My responsibilities include understanding the needs of farmers, agronomists, growers, and individuals working in the field in a wide range of activities, from selecting the seeds they will plant, to planting, watering, fertilizing, managing pests and diseases, to harvesting and selling their crop, connecting customer needs with data and analytics solutions, and creating prototypes that demonstrate the power of new technologies to facilitate decision-making in farming operations.

Q: Why is DuPont Pioneer unique in the space it is in? What is its edge?
A: For more than 90 years, Pioneer has worked with growers, bringing new product innovations to market responsibly and rapidly. Our ongoing commitment to our customers has enabled us to provide high-yielding products, effective chemistries and agronomic support for decades.

We are well-positioned to integrate predictive models and knowledge about our products, including the ones we are yet to develop, to create digital ag solutions that take into consideration local growing environments and focus on our customers’ critical needs. Our unique advantage is our customer-focused approach which, combined with extensive knowledge of our genetics and predictive analytics, can help us provide agronomic advice so our customers can be productive on every acre of their operation.

Q: How, in your opinion, does DuPont Pioneer contribute to food transparency, and why is that important?
A: DuPont Pioneer proactively engages in open dialogue. Listening to our customers is critical to the adoption of digital solutions and to the ability to remain relevant in an evolving agribusiness landscape. This approach extends throughout all areas of DuPont Pioneer, including employees, customers, and critics.

Q: What are your short-term and medium goals in your role at DuPont Pioneer?
A: In the short term, I’m developing digital ag solutions that combine sensors, models, and artificial intelligence so that farmers can make decisions through common everyday devices, such as phones and tablets.

Ultimately, my goal is to work closely with the next generation of farmers and proactively engage them in the process of innovation. Their needs remain at the core of what we do each and every day. From plant genetics to IT, we have an opportunity to help solve the most important challenges they face.

Q: What are the next steps for the company?
A: Growers are asking for more tools and services to better manage their operations. To meet this need, we are developing a cloud-based digital platform that connects multiple points in the ag value chain, including data, analytics, people, and businesses.

Q: Why is it an exciting time to be in this space/industry?
A: Technology and innovation are going to change agriculture. In the history of ag, pivotal moments span centuries, from animal domestication to plant hybridization and gene-splicing, to the more recent proliferation of farm machinery equipped with GPS.
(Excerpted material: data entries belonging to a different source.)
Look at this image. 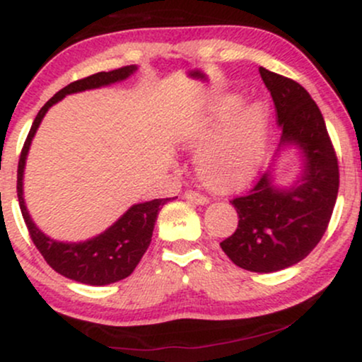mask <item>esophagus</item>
<instances>
[{
  "label": "esophagus",
  "mask_w": 362,
  "mask_h": 362,
  "mask_svg": "<svg viewBox=\"0 0 362 362\" xmlns=\"http://www.w3.org/2000/svg\"><path fill=\"white\" fill-rule=\"evenodd\" d=\"M185 199L189 202H194V204H201V206H204V204H207V202H209V199H207L204 194L197 192V190H187Z\"/></svg>",
  "instance_id": "esophagus-1"
}]
</instances>
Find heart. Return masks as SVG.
<instances>
[{
  "label": "heart",
  "instance_id": "1",
  "mask_svg": "<svg viewBox=\"0 0 362 362\" xmlns=\"http://www.w3.org/2000/svg\"><path fill=\"white\" fill-rule=\"evenodd\" d=\"M240 105L242 98L236 95L216 102L209 117L189 138L190 148H203L197 158L199 175L218 189H230L250 180L265 155L271 120L267 105L252 103L227 124ZM224 123L227 127L216 136L215 132Z\"/></svg>",
  "mask_w": 362,
  "mask_h": 362
}]
</instances>
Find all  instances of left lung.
Listing matches in <instances>:
<instances>
[{"label":"left lung","instance_id":"left-lung-1","mask_svg":"<svg viewBox=\"0 0 362 362\" xmlns=\"http://www.w3.org/2000/svg\"><path fill=\"white\" fill-rule=\"evenodd\" d=\"M282 129L281 146L305 158L300 180L289 189L274 184L271 170L250 190L230 201L238 228L223 240V252L250 272H276L305 259L325 235L339 192V161L325 120L300 83L260 68Z\"/></svg>","mask_w":362,"mask_h":362}]
</instances>
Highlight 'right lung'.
I'll use <instances>...</instances> for the list:
<instances>
[{
  "label": "right lung",
  "instance_id": "obj_1",
  "mask_svg": "<svg viewBox=\"0 0 362 362\" xmlns=\"http://www.w3.org/2000/svg\"><path fill=\"white\" fill-rule=\"evenodd\" d=\"M136 66H124V68L114 69V71H102L91 76L83 78V80L69 83L68 86L57 91L42 109L39 110L37 117L32 124L30 132L20 153L18 160V173H16V192H18V204L22 209V216L25 224L28 228V233L37 250L42 253V257L49 265L61 276L68 277L76 282L90 286H105L126 279L131 276L136 265L139 264L141 257L148 250L151 243L153 228H155L156 216L170 199H155V201L143 202V204H134L124 213L120 218L107 228L103 233L95 238L86 240L80 243L56 242L45 236L35 223L32 221L28 214L27 206L23 201V168L25 160H27L30 143L34 139L37 127L42 122L44 115L51 109L54 103L64 98L69 93H78L91 88H100V86L112 85L126 80L136 71Z\"/></svg>",
  "mask_w": 362,
  "mask_h": 362
}]
</instances>
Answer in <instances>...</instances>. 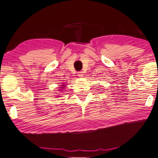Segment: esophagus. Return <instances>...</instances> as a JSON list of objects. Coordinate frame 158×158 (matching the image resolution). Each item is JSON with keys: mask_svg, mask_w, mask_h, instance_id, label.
Segmentation results:
<instances>
[{"mask_svg": "<svg viewBox=\"0 0 158 158\" xmlns=\"http://www.w3.org/2000/svg\"><path fill=\"white\" fill-rule=\"evenodd\" d=\"M77 75H78V76L81 77H83V71L78 72V73H77Z\"/></svg>", "mask_w": 158, "mask_h": 158, "instance_id": "esophagus-1", "label": "esophagus"}]
</instances>
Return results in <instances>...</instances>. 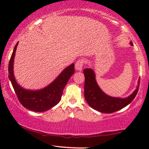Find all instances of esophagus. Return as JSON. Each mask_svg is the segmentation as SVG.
I'll use <instances>...</instances> for the list:
<instances>
[{
  "label": "esophagus",
  "mask_w": 149,
  "mask_h": 149,
  "mask_svg": "<svg viewBox=\"0 0 149 149\" xmlns=\"http://www.w3.org/2000/svg\"><path fill=\"white\" fill-rule=\"evenodd\" d=\"M83 66H84V61L83 59H78L75 64V68L77 71H81L83 69Z\"/></svg>",
  "instance_id": "obj_1"
}]
</instances>
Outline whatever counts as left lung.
I'll return each instance as SVG.
<instances>
[{
  "mask_svg": "<svg viewBox=\"0 0 149 149\" xmlns=\"http://www.w3.org/2000/svg\"><path fill=\"white\" fill-rule=\"evenodd\" d=\"M130 45H133L130 42ZM85 75L84 96L89 105L92 109L104 113H111L120 110L132 102L139 90V85L134 92L127 98L112 97L102 91L95 80L94 71L90 69L83 71ZM140 80V79H139Z\"/></svg>",
  "mask_w": 149,
  "mask_h": 149,
  "instance_id": "8db88e82",
  "label": "left lung"
}]
</instances>
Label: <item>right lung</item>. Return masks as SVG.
<instances>
[{"label":"right lung","instance_id":"1","mask_svg":"<svg viewBox=\"0 0 149 149\" xmlns=\"http://www.w3.org/2000/svg\"><path fill=\"white\" fill-rule=\"evenodd\" d=\"M18 42L15 46L8 66L9 78L19 102L26 109L35 112H43L52 109L59 103L63 90L69 78L74 73V64H71L60 73L50 85L37 91L27 90L17 84L13 74V63Z\"/></svg>","mask_w":149,"mask_h":149}]
</instances>
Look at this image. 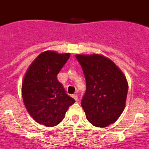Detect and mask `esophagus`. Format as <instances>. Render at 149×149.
Masks as SVG:
<instances>
[{"instance_id":"obj_1","label":"esophagus","mask_w":149,"mask_h":149,"mask_svg":"<svg viewBox=\"0 0 149 149\" xmlns=\"http://www.w3.org/2000/svg\"><path fill=\"white\" fill-rule=\"evenodd\" d=\"M72 97H73V98H74V99H75L76 101H77V100H78V96H77V94L72 95Z\"/></svg>"}]
</instances>
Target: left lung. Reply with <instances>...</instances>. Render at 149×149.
Instances as JSON below:
<instances>
[{
	"label": "left lung",
	"mask_w": 149,
	"mask_h": 149,
	"mask_svg": "<svg viewBox=\"0 0 149 149\" xmlns=\"http://www.w3.org/2000/svg\"><path fill=\"white\" fill-rule=\"evenodd\" d=\"M86 79V90L81 101L87 120L105 127L119 119L127 98L125 76L113 62L103 55L76 54Z\"/></svg>",
	"instance_id": "8db88e82"
}]
</instances>
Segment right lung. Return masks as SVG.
<instances>
[{
    "label": "right lung",
    "mask_w": 149,
    "mask_h": 149,
    "mask_svg": "<svg viewBox=\"0 0 149 149\" xmlns=\"http://www.w3.org/2000/svg\"><path fill=\"white\" fill-rule=\"evenodd\" d=\"M69 57V53L45 51L31 63L24 77L22 93L26 109L36 122L46 127L60 123L68 107L75 102L56 77Z\"/></svg>",
    "instance_id": "1"
}]
</instances>
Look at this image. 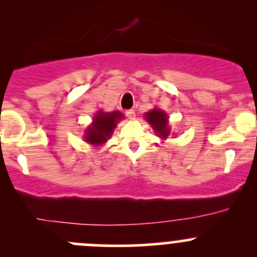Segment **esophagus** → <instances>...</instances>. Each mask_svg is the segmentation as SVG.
I'll return each instance as SVG.
<instances>
[{
	"label": "esophagus",
	"instance_id": "1",
	"mask_svg": "<svg viewBox=\"0 0 257 257\" xmlns=\"http://www.w3.org/2000/svg\"><path fill=\"white\" fill-rule=\"evenodd\" d=\"M125 115L128 116L129 119H134V118H136V112H134L133 109H128L125 112Z\"/></svg>",
	"mask_w": 257,
	"mask_h": 257
}]
</instances>
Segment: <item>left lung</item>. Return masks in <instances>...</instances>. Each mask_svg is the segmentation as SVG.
<instances>
[{"mask_svg":"<svg viewBox=\"0 0 257 257\" xmlns=\"http://www.w3.org/2000/svg\"><path fill=\"white\" fill-rule=\"evenodd\" d=\"M145 118L149 121L150 125L155 131V133L159 134L162 138H167L169 136V125H168V115L163 110L153 109L152 112L145 114Z\"/></svg>","mask_w":257,"mask_h":257,"instance_id":"obj_1","label":"left lung"}]
</instances>
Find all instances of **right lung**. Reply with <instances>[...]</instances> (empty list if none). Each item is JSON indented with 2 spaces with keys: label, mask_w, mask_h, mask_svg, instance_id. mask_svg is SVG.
Segmentation results:
<instances>
[{
  "label": "right lung",
  "mask_w": 257,
  "mask_h": 257,
  "mask_svg": "<svg viewBox=\"0 0 257 257\" xmlns=\"http://www.w3.org/2000/svg\"><path fill=\"white\" fill-rule=\"evenodd\" d=\"M120 112H98L93 119V124L85 132V142L90 144H102L112 137L116 123L121 119Z\"/></svg>",
  "instance_id": "add662e5"
}]
</instances>
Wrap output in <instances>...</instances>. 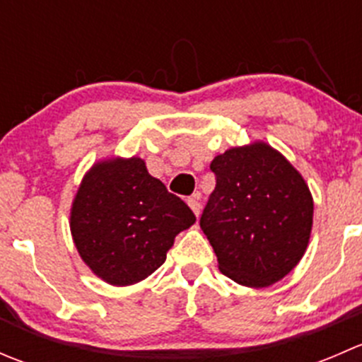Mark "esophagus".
I'll use <instances>...</instances> for the list:
<instances>
[{"label":"esophagus","instance_id":"esophagus-1","mask_svg":"<svg viewBox=\"0 0 362 362\" xmlns=\"http://www.w3.org/2000/svg\"><path fill=\"white\" fill-rule=\"evenodd\" d=\"M187 204H189V206H191V210L194 211L196 217H198L199 211H202V203H199L198 196H192V198H189L187 199Z\"/></svg>","mask_w":362,"mask_h":362}]
</instances>
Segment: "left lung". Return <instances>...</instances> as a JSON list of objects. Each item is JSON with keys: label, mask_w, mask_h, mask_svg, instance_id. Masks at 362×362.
Listing matches in <instances>:
<instances>
[{"label": "left lung", "mask_w": 362, "mask_h": 362, "mask_svg": "<svg viewBox=\"0 0 362 362\" xmlns=\"http://www.w3.org/2000/svg\"><path fill=\"white\" fill-rule=\"evenodd\" d=\"M217 184L204 206L203 233L218 269L254 289L273 286L308 247L313 198L308 184L264 141L231 147L210 164Z\"/></svg>", "instance_id": "left-lung-1"}]
</instances>
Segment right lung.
Here are the masks:
<instances>
[{
    "label": "right lung",
    "instance_id": "add662e5",
    "mask_svg": "<svg viewBox=\"0 0 362 362\" xmlns=\"http://www.w3.org/2000/svg\"><path fill=\"white\" fill-rule=\"evenodd\" d=\"M194 222L191 208L168 192L136 156L94 163L69 210V229L82 261L117 287L152 275L166 261L175 236Z\"/></svg>",
    "mask_w": 362,
    "mask_h": 362
}]
</instances>
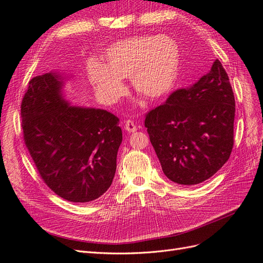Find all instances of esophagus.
Listing matches in <instances>:
<instances>
[{"instance_id": "34e87169", "label": "esophagus", "mask_w": 263, "mask_h": 263, "mask_svg": "<svg viewBox=\"0 0 263 263\" xmlns=\"http://www.w3.org/2000/svg\"><path fill=\"white\" fill-rule=\"evenodd\" d=\"M124 130L126 132H129V133H133V132H136L138 130V127H137L136 123L131 121V120H126L125 123H124Z\"/></svg>"}]
</instances>
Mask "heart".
Instances as JSON below:
<instances>
[{
  "instance_id": "b5f03b06",
  "label": "heart",
  "mask_w": 263,
  "mask_h": 263,
  "mask_svg": "<svg viewBox=\"0 0 263 263\" xmlns=\"http://www.w3.org/2000/svg\"><path fill=\"white\" fill-rule=\"evenodd\" d=\"M181 54L175 40L167 35L127 37L110 46L103 66H90V80L100 98L116 102L125 93L121 79L130 78L134 91L147 100H161L174 89Z\"/></svg>"
}]
</instances>
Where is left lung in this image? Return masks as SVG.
Masks as SVG:
<instances>
[{
    "mask_svg": "<svg viewBox=\"0 0 263 263\" xmlns=\"http://www.w3.org/2000/svg\"><path fill=\"white\" fill-rule=\"evenodd\" d=\"M235 112L234 91L218 59L192 87L177 89L148 111L144 125L166 177L196 185L216 174L234 146Z\"/></svg>",
    "mask_w": 263,
    "mask_h": 263,
    "instance_id": "8db88e82",
    "label": "left lung"
}]
</instances>
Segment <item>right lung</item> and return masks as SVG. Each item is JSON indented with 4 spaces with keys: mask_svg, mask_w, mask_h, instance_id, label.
<instances>
[{
    "mask_svg": "<svg viewBox=\"0 0 263 263\" xmlns=\"http://www.w3.org/2000/svg\"><path fill=\"white\" fill-rule=\"evenodd\" d=\"M61 73L34 77L22 100L25 145L49 189L72 202H88L108 191L122 142L119 119L102 109L70 106Z\"/></svg>",
    "mask_w": 263,
    "mask_h": 263,
    "instance_id": "right-lung-1",
    "label": "right lung"
}]
</instances>
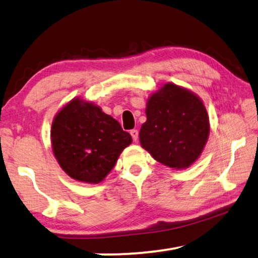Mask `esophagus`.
Segmentation results:
<instances>
[{
  "label": "esophagus",
  "mask_w": 258,
  "mask_h": 258,
  "mask_svg": "<svg viewBox=\"0 0 258 258\" xmlns=\"http://www.w3.org/2000/svg\"><path fill=\"white\" fill-rule=\"evenodd\" d=\"M131 135H132V139L133 141L137 142L138 139H139V131L138 130H131Z\"/></svg>",
  "instance_id": "1"
}]
</instances>
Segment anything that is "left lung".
<instances>
[{
  "label": "left lung",
  "mask_w": 258,
  "mask_h": 258,
  "mask_svg": "<svg viewBox=\"0 0 258 258\" xmlns=\"http://www.w3.org/2000/svg\"><path fill=\"white\" fill-rule=\"evenodd\" d=\"M146 115L140 142L157 161L182 169L199 158L209 135V118L199 97L167 83L148 100Z\"/></svg>",
  "instance_id": "obj_1"
}]
</instances>
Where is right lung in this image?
<instances>
[{"instance_id":"obj_1","label":"right lung","mask_w":258,"mask_h":258,"mask_svg":"<svg viewBox=\"0 0 258 258\" xmlns=\"http://www.w3.org/2000/svg\"><path fill=\"white\" fill-rule=\"evenodd\" d=\"M51 142L60 167L69 176L97 184L132 143V137L101 108L76 98L55 115Z\"/></svg>"}]
</instances>
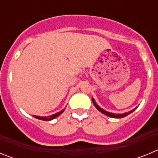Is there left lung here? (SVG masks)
Here are the masks:
<instances>
[{"label":"left lung","instance_id":"left-lung-1","mask_svg":"<svg viewBox=\"0 0 158 158\" xmlns=\"http://www.w3.org/2000/svg\"><path fill=\"white\" fill-rule=\"evenodd\" d=\"M92 100H93V104H94L95 107H96V109L98 110V111H100V112H102L103 114H104V115H106L107 116H109V117H111V118H123V117L127 116V115H128L129 114H131V112H133L134 111H135L136 108H135V109L131 110V111H128V112H126V113H123V114H115V113H111V112H108V111H105V110H104L103 108H101L100 107H99L97 104H96V101H95V100L93 98H92Z\"/></svg>","mask_w":158,"mask_h":158}]
</instances>
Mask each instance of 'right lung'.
I'll use <instances>...</instances> for the list:
<instances>
[{"mask_svg": "<svg viewBox=\"0 0 158 158\" xmlns=\"http://www.w3.org/2000/svg\"><path fill=\"white\" fill-rule=\"evenodd\" d=\"M64 110H62L61 111H59V112H57L55 113L54 115H50V116H38V115H33V117H35V118H38V119H41V120H44V121H51L52 120V119H54V118H57L58 116H59L61 114H62V112L64 111Z\"/></svg>", "mask_w": 158, "mask_h": 158, "instance_id": "obj_1", "label": "right lung"}]
</instances>
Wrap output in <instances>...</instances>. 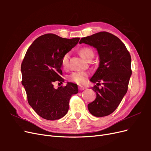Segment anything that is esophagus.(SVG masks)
<instances>
[{
  "instance_id": "obj_1",
  "label": "esophagus",
  "mask_w": 151,
  "mask_h": 151,
  "mask_svg": "<svg viewBox=\"0 0 151 151\" xmlns=\"http://www.w3.org/2000/svg\"><path fill=\"white\" fill-rule=\"evenodd\" d=\"M79 90H81V91H83V90H84V89H86V88H85V87L83 86H79Z\"/></svg>"
}]
</instances>
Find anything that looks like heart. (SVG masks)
Here are the masks:
<instances>
[{
  "label": "heart",
  "mask_w": 151,
  "mask_h": 151,
  "mask_svg": "<svg viewBox=\"0 0 151 151\" xmlns=\"http://www.w3.org/2000/svg\"><path fill=\"white\" fill-rule=\"evenodd\" d=\"M80 56L86 60H90L94 57V51L89 47H83L79 50ZM61 64L64 70H68L69 68V60L68 54H65L62 57ZM89 76V73L86 71L74 72L68 76V80L77 84H83L86 83Z\"/></svg>",
  "instance_id": "heart-1"
}]
</instances>
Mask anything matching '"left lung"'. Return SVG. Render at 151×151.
Listing matches in <instances>:
<instances>
[{
	"instance_id": "obj_1",
	"label": "left lung",
	"mask_w": 151,
	"mask_h": 151,
	"mask_svg": "<svg viewBox=\"0 0 151 151\" xmlns=\"http://www.w3.org/2000/svg\"><path fill=\"white\" fill-rule=\"evenodd\" d=\"M83 43L97 49L100 61L90 79L97 83L92 88L96 98L88 108L95 116H106L115 110L127 92L132 74L130 55L119 38L106 31L82 38L79 43ZM100 82L104 84L101 88L98 87Z\"/></svg>"
}]
</instances>
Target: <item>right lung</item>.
Here are the masks:
<instances>
[{"mask_svg": "<svg viewBox=\"0 0 151 151\" xmlns=\"http://www.w3.org/2000/svg\"><path fill=\"white\" fill-rule=\"evenodd\" d=\"M79 40L45 34L36 38L26 53L21 67L22 84L29 104L44 119L55 120L64 116L69 108L71 96L78 93L75 84L68 83L56 89L53 83H63L64 79L60 76L62 57Z\"/></svg>", "mask_w": 151, "mask_h": 151, "instance_id": "1", "label": "right lung"}]
</instances>
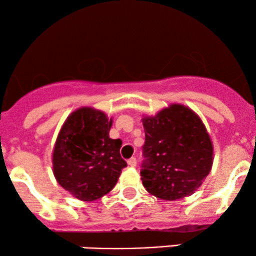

The maturity, affordability, and ubiquity of technological advances on the farm, trends in commodity prices, the changing demographics of farmers worldwide, and the competitive disruptions to conventional agribusiness strategies increase the propensity for the next agricultural revolution. I wouldn’t want to miss it. In fact, I want to shape it.

Q: What do you enjoy doing outside of work?
A: I have a wide range of interests, from listening to music and reading to hiking and training dogs. I also enjoy mentoring future generations of community leaders and encouraging them to explore their values, define their purpose, and pursue careers that connect them with challenging societal problems. My husband and I restore and build wood furniture together, and I also like to garden and play with my 9-year old daughter.